Kia finds itself in a fight it cannot afford to lose. Faced with several Chinese car manufacturers in Europe, the company has been cutting prices, a move that has lifted its global revenue through higher sales. It also believes that as government support for Chinese vehicles begins to fade, it has the upper hand in a battle that could, in large part, determine the future of the car industry.
The Korean company plans to narrow price gaps with Chinese models in Europe to 15-20 percent, down from 20-25 percent. It needs to do this urgently, as new car registrations from BYD in Europe grew nearly 150 percent in March, easily outpacing the 6 percent growth reported by Kia.
Read: Europe Tried To Block Chinese Cars But Ended Up Helping Them Instead
Despite the existential threat posed by brands like BYD, Chery, Great Wall, Geely, and Leapmotor, Kia chief executive Song Ho-sung says the car manufacturer can leverage its profits by offering more incentives to sway buyers away from Chinese competition, Reuters reports.

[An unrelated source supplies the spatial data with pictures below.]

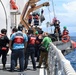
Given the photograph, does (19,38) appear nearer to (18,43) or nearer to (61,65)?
(18,43)

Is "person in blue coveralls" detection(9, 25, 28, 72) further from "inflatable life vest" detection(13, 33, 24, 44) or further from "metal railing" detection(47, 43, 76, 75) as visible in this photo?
"metal railing" detection(47, 43, 76, 75)

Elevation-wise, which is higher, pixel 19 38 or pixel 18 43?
pixel 19 38

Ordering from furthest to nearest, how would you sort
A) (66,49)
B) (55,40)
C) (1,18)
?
1. (66,49)
2. (55,40)
3. (1,18)

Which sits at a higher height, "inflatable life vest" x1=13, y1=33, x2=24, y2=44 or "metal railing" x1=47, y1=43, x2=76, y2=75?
"inflatable life vest" x1=13, y1=33, x2=24, y2=44

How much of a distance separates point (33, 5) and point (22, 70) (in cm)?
2133

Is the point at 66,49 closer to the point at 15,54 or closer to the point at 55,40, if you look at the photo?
the point at 55,40

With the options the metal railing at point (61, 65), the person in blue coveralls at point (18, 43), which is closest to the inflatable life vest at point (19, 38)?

These efforts triggered a quarterly profit decline for the company, but Kia doesn’t appear concerned, noting that it “should continue pursuing a growth strategy, leveraging our…war chest.”
Fighting Fire With Fire
“Chinese companies launched an aggressive push with low-priced EV models, and in some European countries their market share has been rising much faster than we had anticipated,” Kia acknowledged during its most recent earnings call. Last October, the Chinese government indicated it could withdraw EV subsidies due to the nation’s oversupply issues, which could severely impact these brands.
“Since they would no longer be able to receive support from the Chinese government, Chinese automakers lack the firepower needed to push forward further,” Song added.
While sales are rising in Europe, overall new car sales have fallen in China. In fact, sales of new-energy vehicles dipped 15.2 percent in March from the year prior, demonstrating some of the growing pains the market is experiencing.